Projects

CICERO

Secure AI
UEBA

CICERO is a group formed by 5 leading technology centres in the field of information technologies with extensive experience in cybersecurity technologies.

CICERO logo

At CICERO, we work to advance cybersecurity technologies for identifying, protecting against, detecting, responding to, and recovering from cyber threats. As digital technologies become more deeply integrated into daily life, the risks associated with them also increase. This makes continuous innovation in cybersecurity essential to adopting new technologies without exceeding acceptable levels of risk.

The consortium—formed by GRADIANT, CEIT, FIDESOL, I2CAT, and ITCL—works together to drive this mission and strengthen technology transfer across key research areas.

Personal contribution

Within CICERO, I lead two tasks focused on malware analysis and secure AI, and I also contribute to the security of ORAN networks.

Malware analysis

Developed a PoC application for Malware analysis, gathering over 30 Million Malware Samples from vx-undeground, which I then decompiled with Radare2 to generate a dataset with the assembly code of each binary, classified by family. The assembly instructions were tokenized and converted into embeddings, which were used to fine-tune a BERT-uncased model for malware family classification.

Although other architectures were tested, I chose BERT-uncased instead of larger models because it provides an excellent trade-off between accuracy and computational cost. Given the size of the dataset (tens of millions of samples), larger architectures would have required substantially more hardware and training time. BERT-uncased allowed me to process and fine-tune on massive amounts of assembly code efficiently while still achieving high classification performance.

The application had over 97% accuracy when detecting malicious against bening samples, and over 93% accuracy on detecting the correct malware family. The application was served using FastAPI endpoints via Uvicorn, with a simple UI with drag & drop functionaly, which allow users to easily analyse any binary. Additionally, the entire application was containerized with Docker, allowing it to be deployed seamlessly across different environments.

Secure AI

Developed a PoC application for testing and improving the robustness of text-based transformer models. The system generates evaluation pipelines capable of assessing models against a wide range of threats, including all out-of-the-box attacks provided by TextAttack as well as custom, user-defined threats created through Python scripts.

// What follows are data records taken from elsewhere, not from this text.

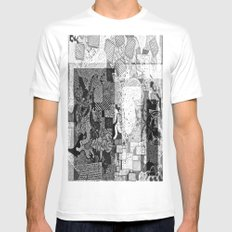 First Step White Mens Fitted Tee SMALL
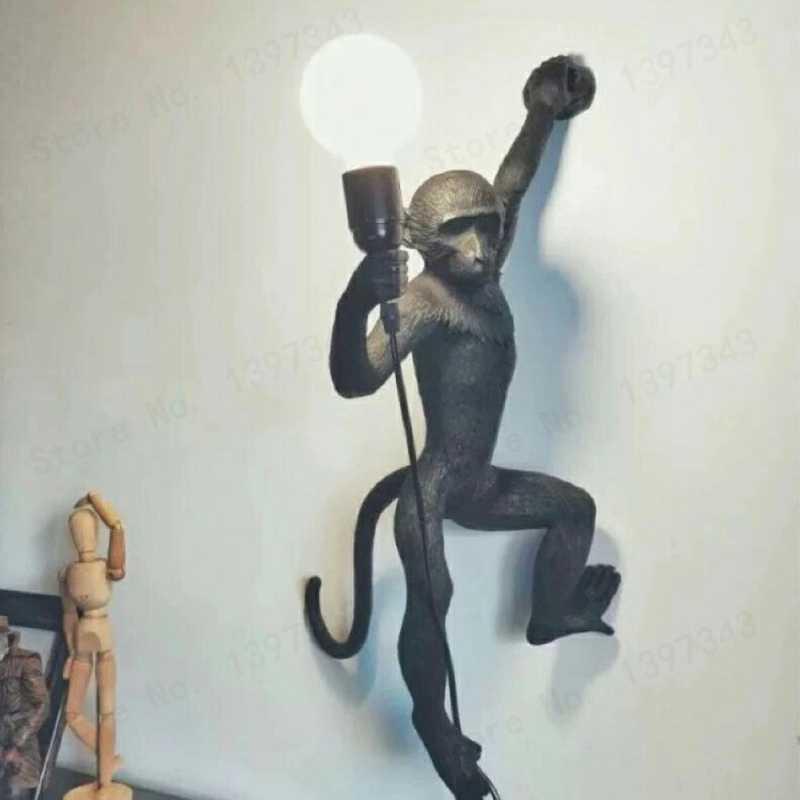 Бренд gzmj Смола светодиодный кулон с обезьяной свет лампы Черный Белый пеньковый Канат лампа гостиная висячие лампы для дома искусство Гостиная Кабинет комната блеск E27
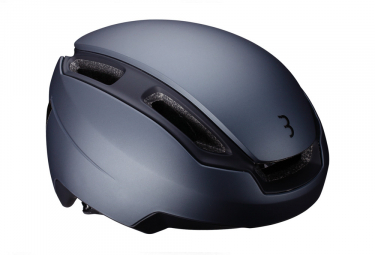 Bbb Indra Speed 45 Helmet Grey M  55 58 Cm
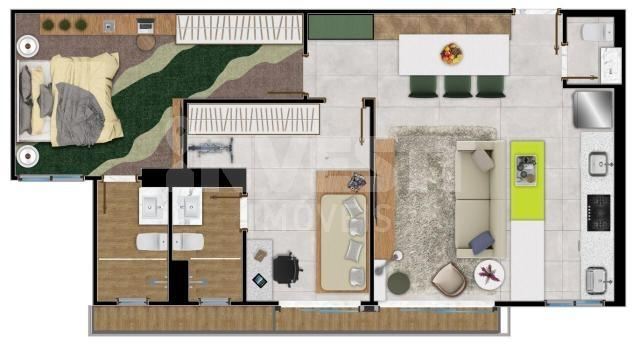 Apartamento à venda com 2 dormitórios em Setor bueno, Goiânia cod:620914 - Foto 5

The application also provides an intuitive interface for selecting multiple defense strategies, such as adversarial training, feature squeezing, and defensive distillation, and evaluating how models behave under adversarial conditions, with or without defenses enabled.

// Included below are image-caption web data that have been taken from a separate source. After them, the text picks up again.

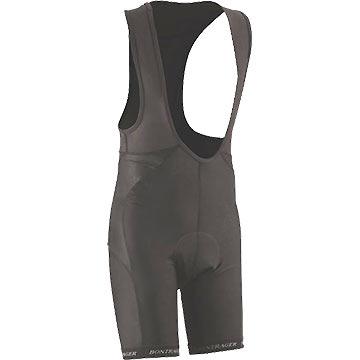 Bontrager Sport Bib Shorts
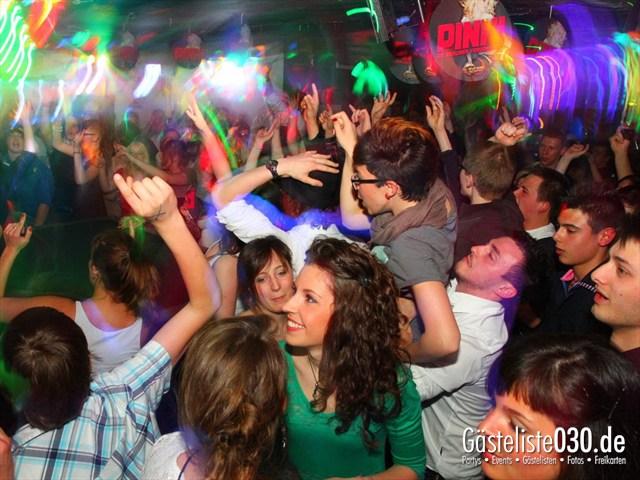 https://www.gaesteliste030.de/Partyfoto #115 Q-Dorf Berlin vom 20.04.2012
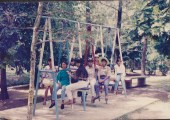 Wisata Asrama Manik Hargo ke Borobudur, 1994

The application was served using FastAPI and Uvicorn, featuring a simple drag-and-drop UI that allows users to easily test models and datasets. The entire system was containerized with Docker for seamless deployment across different environments.

ORAN Security

Performed log analysis on data generated by the O-RAN DU, RU, and CU modules to identify which log sources were most useful for producing security events aligned with the MITRE FIGHT Framework.

Afterwards I modified the OSSEC Agent to gather the required data and be able to send it to Wazuh, where I developed custom detection rules to identify relevant threats. I was also responsible for deploying, configuring, and maintaining the Wazuh toolstack on a VPS, as well as executing attacks against the O-RAN infrastructure using the KeySight IoT Security Assessment platform to validate the detection capabilities.